The “origin” of one’s life does not really matter, whether rich or poor, great artist will always try to achieve the impossible because it is their passion. Finkelstein states“Identity is continuously re-styled and invented to suit the circumstances but, at the same, it supposedly emanates from an inner quality that universalizes the human condition.” (Finkelstein, 3) and it is evidently true because all three used different techniques to express who they were as a human being. Even though they all struggled in their own way and wanted to make something out of it, they needed to show people new, different, real type of art.
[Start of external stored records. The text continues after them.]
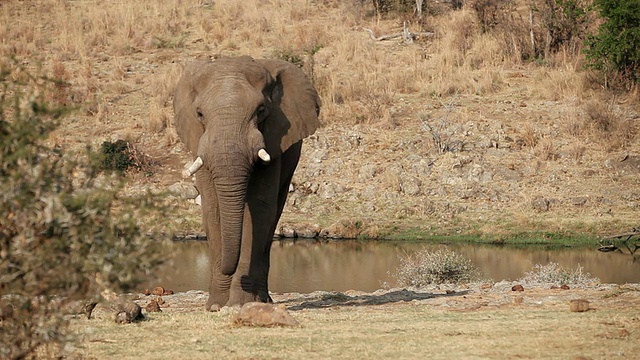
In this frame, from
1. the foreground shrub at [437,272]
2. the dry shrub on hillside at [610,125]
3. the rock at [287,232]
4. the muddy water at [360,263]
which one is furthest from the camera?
the dry shrub on hillside at [610,125]

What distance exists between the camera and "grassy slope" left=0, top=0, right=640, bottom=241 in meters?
27.8

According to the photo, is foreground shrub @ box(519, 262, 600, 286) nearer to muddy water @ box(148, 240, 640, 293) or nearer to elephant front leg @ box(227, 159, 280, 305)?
muddy water @ box(148, 240, 640, 293)

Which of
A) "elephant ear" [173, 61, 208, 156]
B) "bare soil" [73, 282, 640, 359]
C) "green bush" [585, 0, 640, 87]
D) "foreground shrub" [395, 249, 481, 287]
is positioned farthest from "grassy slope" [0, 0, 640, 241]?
"bare soil" [73, 282, 640, 359]

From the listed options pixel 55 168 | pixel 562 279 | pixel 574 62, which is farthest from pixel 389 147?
pixel 55 168

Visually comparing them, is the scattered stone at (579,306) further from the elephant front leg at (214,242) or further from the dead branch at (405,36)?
the dead branch at (405,36)

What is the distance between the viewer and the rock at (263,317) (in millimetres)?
11672

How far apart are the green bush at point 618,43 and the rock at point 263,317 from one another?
22.8m

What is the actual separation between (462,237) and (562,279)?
7.65 meters

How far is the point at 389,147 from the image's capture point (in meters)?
30.9

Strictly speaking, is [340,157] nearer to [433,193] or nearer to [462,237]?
[433,193]

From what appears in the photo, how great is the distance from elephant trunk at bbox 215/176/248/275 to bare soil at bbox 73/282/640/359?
75cm

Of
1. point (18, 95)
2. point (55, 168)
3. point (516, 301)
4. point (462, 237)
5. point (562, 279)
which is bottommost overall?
point (462, 237)

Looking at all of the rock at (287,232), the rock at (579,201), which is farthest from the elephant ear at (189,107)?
the rock at (579,201)

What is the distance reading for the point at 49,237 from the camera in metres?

Which did happen, but unfortunately two of the three died very young and only lived a short art career. There was probably so much left in them to explore but their legacy lives on in more modern artists.  

Work Cited:  
"Ana Mendieta Biography, Life & Quotes." The Art StoryN.p., n.d. Web.  

"Andy Warhol Artworks & Famous Paintings, Prints+." The Art StoryN.p., n.d. Web. 

"Basquiat Paintings, Bio, Ideas." The Art StoryN.p., n.d. Web. 15 Apr. 2019. 

Finkelstein, Joanne. The Art of Self Invention Image and Identity in Popular Visual Culture.